Ryan Thomas Truskoski, of Ryan Thomas Truskoski, P.A., Orlando, for Appellant.
Ashley Moody, Attorney General, Tallahassee, and Robin A. Compton, Assistant Attorney General, Daytona Beach, for Appellee.
PER CURIAM.
AFFIRMED.
HARRIS and WOZNIAK, JJ., concur. COHEN, J., concurs specially, with opinion. Case No. 5D21-3114 LT Case No. 2019-300771-CFB
COHEN, J., concurring specially.
The issue in this appeal would have been whether Lafe Travis Best
was correctly designated a sexual predator under section 775.21(4)(a),
Florida Statutes (2018), Florida’s Sexual Predators Act.
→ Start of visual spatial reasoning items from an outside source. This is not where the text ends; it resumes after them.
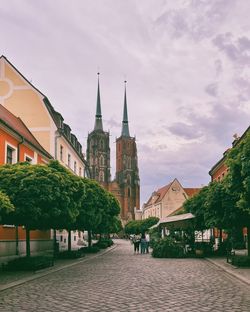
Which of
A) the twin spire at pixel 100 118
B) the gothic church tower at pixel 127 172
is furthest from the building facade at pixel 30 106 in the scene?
the gothic church tower at pixel 127 172

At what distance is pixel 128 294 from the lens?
11.3 meters

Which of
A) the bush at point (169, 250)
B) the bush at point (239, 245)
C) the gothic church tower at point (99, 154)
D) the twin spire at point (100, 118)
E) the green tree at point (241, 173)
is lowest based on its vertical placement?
the bush at point (239, 245)

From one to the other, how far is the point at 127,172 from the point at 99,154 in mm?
10857

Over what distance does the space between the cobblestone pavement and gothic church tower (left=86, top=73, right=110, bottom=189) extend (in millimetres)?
124306

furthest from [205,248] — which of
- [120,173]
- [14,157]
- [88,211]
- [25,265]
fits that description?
[120,173]

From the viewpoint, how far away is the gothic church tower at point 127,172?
141125mm

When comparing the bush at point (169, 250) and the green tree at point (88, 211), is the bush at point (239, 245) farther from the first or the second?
the green tree at point (88, 211)

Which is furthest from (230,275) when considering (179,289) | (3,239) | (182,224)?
(182,224)

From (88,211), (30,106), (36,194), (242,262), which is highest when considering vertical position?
(30,106)

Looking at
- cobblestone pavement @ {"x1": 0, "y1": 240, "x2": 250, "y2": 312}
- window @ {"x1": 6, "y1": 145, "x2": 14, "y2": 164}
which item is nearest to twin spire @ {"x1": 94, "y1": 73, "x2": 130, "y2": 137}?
window @ {"x1": 6, "y1": 145, "x2": 14, "y2": 164}

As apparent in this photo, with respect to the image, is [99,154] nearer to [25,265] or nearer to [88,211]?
[88,211]

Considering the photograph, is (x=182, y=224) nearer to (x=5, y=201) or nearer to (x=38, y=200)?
(x=38, y=200)

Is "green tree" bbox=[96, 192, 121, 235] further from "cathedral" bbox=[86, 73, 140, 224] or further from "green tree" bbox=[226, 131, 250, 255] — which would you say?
"cathedral" bbox=[86, 73, 140, 224]

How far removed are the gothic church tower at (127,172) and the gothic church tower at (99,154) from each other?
5.59 meters
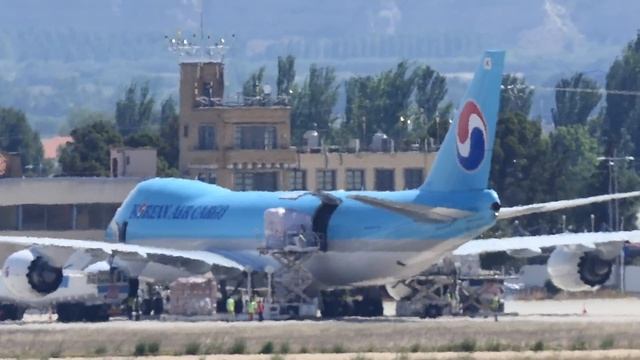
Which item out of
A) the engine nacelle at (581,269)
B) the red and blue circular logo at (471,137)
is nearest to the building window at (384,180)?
the engine nacelle at (581,269)

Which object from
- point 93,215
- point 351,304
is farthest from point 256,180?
point 351,304

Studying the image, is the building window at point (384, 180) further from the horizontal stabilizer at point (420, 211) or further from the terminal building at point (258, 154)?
the horizontal stabilizer at point (420, 211)

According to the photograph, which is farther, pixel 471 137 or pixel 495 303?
pixel 495 303

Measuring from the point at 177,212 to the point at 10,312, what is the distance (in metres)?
6.96

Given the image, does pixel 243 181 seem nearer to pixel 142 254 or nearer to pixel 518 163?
pixel 518 163

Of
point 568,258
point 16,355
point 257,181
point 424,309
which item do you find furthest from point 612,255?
point 257,181

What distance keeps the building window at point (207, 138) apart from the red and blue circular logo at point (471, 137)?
5302 cm

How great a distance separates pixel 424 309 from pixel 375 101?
99.6 metres

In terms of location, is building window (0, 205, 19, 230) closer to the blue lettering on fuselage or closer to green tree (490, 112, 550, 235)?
the blue lettering on fuselage

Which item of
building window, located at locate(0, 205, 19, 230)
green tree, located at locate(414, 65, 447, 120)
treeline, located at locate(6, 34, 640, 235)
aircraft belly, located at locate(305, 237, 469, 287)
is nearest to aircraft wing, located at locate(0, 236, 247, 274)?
aircraft belly, located at locate(305, 237, 469, 287)

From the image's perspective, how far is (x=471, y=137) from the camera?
233ft

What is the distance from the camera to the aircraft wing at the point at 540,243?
3002 inches

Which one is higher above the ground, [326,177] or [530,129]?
[530,129]

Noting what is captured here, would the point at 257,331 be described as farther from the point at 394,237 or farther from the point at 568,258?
the point at 568,258
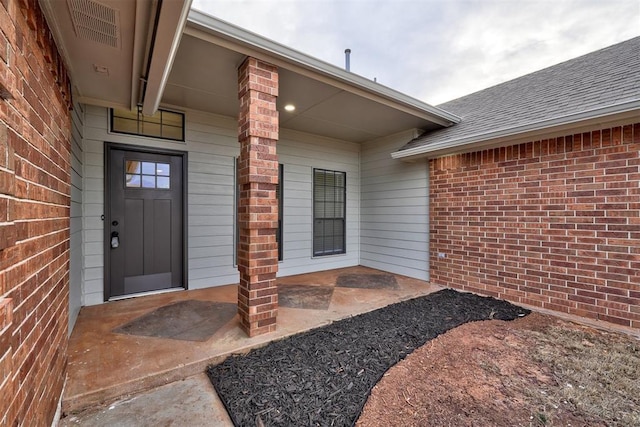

I write only because
this case presents the quintessential example of failing to make a specific
objection for purposes of preserving an issue for appellate review.
The State charged Best with one count of conspiracy to commit sexual
battery on a person less than twelve years of age and eleven counts of
possession of sexual performance by a child. 1 The charging affidavit alleged
that Best conspired with another man, Benjamin Worster, to commit
molestation upon a three-year-old female child who was residing with
Worster, as evidenced by text messages between the two men. Best entered
a no contest plea to all counts.
At the sentencing hearing, and in a written sentencing
recommendation, Best’s counsel objected to the trial court designating Best
1 §§ 794.011(2)(a), 777.04(3), 827.071(5), 775.0847(2), (3), Florida Statutes (2018), respectively. Best’s sexual predator designation stemmed from his conspiracy to commit sexual battery conviction. The convictions for possession of sexual performance by a child could not be a basis for the designation because Best had not been previously convicted under one of the enumerated statutes. See § 775.21(4)(a)1.b., Fla. Stat. 2 a sexual predator because he had no history of predatory behavior, there
was no aggravating reason for such a designation, he was not integrally
involved in the events, he had never met the child-victim, and such
designation “would offend justice.” The State responded that Best was
required to be designated as a sexual predator pursuant to section
775.21(4)(a) because he pled to, and was about to be convicted of, a first-
degree felony under section 794.011. The trial court designated Best a
sexual predator as part of the sentencing order.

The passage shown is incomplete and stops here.